Jean-Paul et vous Rolande, avez voulu servir justement parce que vous saviez que le service, c'est ce qui reste. C'est d'avoir été utile au bien commun, que ce soit par la commission des affaires sociales, au club ou ici dans la paroisse que le souvenir perdure. On oublie toujours ceux qui accaparent, ne se préoccupent que d'eux-mêmes, convoitent les choses de ce monde et on ne se souvient que de celles et ceux qui, par leur talent, leur courage, leur énergie ou leur volonté ont contribué à l'amélioration du monde et de la vie de leurs prochains.

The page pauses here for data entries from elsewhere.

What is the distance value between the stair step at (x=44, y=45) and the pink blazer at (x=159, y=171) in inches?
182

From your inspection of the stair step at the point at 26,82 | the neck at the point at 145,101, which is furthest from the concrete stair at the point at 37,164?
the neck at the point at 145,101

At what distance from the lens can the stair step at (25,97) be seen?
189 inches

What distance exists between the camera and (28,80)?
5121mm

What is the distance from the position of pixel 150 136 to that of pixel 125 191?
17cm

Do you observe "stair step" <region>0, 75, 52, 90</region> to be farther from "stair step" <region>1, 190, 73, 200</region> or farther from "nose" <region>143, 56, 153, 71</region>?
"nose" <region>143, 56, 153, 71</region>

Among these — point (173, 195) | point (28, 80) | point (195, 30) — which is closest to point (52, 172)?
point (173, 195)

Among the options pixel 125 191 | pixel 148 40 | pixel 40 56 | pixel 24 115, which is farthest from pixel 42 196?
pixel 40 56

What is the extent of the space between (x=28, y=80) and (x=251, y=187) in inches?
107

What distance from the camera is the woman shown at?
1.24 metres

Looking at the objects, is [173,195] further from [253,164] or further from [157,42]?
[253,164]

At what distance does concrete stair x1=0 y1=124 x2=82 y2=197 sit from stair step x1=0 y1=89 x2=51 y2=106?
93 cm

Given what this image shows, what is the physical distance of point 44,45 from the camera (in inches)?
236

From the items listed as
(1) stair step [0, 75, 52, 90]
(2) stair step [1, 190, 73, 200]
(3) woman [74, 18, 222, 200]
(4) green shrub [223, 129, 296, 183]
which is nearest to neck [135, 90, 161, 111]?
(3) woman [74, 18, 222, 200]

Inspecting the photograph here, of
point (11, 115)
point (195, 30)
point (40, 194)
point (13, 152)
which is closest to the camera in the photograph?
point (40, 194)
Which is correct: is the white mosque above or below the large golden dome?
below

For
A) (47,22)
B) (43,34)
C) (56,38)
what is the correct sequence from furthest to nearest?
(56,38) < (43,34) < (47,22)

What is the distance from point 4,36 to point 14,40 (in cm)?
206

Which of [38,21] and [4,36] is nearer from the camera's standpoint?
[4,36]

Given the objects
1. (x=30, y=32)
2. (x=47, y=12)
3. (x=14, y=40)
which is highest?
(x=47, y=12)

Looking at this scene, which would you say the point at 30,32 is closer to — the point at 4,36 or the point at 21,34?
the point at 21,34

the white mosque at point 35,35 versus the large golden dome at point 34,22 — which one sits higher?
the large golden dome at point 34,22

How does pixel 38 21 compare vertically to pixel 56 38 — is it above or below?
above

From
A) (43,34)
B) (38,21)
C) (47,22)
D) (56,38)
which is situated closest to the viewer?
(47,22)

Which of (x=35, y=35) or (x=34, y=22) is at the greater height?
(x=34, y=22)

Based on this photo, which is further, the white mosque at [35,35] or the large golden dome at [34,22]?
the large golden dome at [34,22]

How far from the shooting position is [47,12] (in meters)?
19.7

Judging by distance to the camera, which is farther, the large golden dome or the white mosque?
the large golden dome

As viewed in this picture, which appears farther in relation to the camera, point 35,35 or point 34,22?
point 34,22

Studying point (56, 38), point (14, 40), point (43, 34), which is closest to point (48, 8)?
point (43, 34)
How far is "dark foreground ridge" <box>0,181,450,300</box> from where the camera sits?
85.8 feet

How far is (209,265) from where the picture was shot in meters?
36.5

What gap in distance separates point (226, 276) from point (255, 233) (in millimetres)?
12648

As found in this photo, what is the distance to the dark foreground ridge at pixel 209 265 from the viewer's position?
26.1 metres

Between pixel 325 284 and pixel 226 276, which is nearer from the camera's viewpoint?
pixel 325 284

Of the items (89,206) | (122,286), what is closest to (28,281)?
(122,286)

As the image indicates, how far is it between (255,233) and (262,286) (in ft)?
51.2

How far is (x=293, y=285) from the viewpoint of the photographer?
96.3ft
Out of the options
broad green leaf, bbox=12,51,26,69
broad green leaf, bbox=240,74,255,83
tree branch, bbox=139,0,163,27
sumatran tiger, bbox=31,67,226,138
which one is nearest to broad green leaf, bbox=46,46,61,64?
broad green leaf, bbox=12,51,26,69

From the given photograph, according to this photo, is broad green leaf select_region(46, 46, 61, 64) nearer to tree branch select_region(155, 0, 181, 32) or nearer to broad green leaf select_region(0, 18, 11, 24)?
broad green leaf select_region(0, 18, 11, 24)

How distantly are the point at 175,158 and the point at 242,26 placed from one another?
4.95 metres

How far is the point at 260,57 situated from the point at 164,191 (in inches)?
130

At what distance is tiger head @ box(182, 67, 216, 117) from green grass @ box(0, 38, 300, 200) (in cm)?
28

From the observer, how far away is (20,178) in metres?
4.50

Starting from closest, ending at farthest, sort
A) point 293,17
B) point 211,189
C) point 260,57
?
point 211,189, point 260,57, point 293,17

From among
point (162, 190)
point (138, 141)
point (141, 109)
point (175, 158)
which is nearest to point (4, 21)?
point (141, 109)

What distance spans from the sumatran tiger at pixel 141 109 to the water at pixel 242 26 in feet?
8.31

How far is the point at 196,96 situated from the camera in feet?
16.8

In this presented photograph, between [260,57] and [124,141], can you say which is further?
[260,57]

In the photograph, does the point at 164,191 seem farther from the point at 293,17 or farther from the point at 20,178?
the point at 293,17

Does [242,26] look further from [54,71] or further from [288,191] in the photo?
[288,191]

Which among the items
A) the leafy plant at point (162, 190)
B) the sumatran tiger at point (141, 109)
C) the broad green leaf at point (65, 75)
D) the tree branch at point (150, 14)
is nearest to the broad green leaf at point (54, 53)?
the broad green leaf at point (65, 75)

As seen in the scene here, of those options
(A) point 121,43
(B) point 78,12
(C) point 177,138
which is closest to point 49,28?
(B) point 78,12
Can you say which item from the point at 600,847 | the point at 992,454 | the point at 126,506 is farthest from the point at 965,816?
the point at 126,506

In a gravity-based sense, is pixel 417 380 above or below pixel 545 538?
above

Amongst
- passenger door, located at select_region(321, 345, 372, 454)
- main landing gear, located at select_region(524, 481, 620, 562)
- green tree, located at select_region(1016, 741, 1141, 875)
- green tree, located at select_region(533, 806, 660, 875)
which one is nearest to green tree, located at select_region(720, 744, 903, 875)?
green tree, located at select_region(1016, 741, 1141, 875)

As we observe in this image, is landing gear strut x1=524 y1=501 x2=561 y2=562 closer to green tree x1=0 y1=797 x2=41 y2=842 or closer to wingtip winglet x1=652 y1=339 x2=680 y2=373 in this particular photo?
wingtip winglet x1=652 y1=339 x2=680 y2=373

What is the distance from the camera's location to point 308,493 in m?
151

« Le plus grand parmi vous sera votre serviteur », quand Jésus dit cela, il ne veut pas parler d'un renversement révolutionnaire où ceux qui sont en haut seraient ravalés jusqu'à la condition d'esclave. Il nous dit simplement, à nous qui voulons être grand et réussir dans notre vie que cela passe par le service des autres. L'action, qu'elle soit associative, syndicale, politique ou paroissiale doit toujours être orientée vers le bien commun : il s'agit toujours de chercher à servir plutôt que de se servir.


C'est une leçon de vie que vous donnait là le pasteur Gschaedler, une leçon dont doivent se souvenir tous ceux qui ont des responsabilités, autrement dit nous tous. Car nous avons tous des responsabilités, individuelles ou collectives. Individuelles envers nous-mêmes et envers nos proches, collectives envers les diverses sociétés dont nous faisons partie. Une responsabilité dans la recherche du bonheur commun ou dans la commune recherche du bonheur, du bien, de ce qui est juste, de ce qui est beau et de ce qui est vrai, autrement dit de ce qui dure bien au-delà des convoitises du monde tel qu'il brille dans sa vanité.

Car le monde dont il est question dans la lettre de Jean, ce monde qu'il ne faut pas aimer, c'est le monde de l’égoïsme, de l’accaparement des ressources, le monde de la triple convoitise, celle de la chair, celle des yeux et celle de la vie, autrement dit la triple prétention à tout posséder, à tout consommer et enfin à tout exploiter. Ce monde-là, qui est le monde dans lequel nous vivons, n'a aucune réalité face au monde dont nous parlent les prophètes de l'ancien Israël, face au Royaume de Dieu dont nous parlent Jésus et Jean, face au monde que nous aimons parce qu'il est celui qui répond à « la volonté de Dieu et demeure éternellement » pour reprendre la formulation de votre verset de mariage.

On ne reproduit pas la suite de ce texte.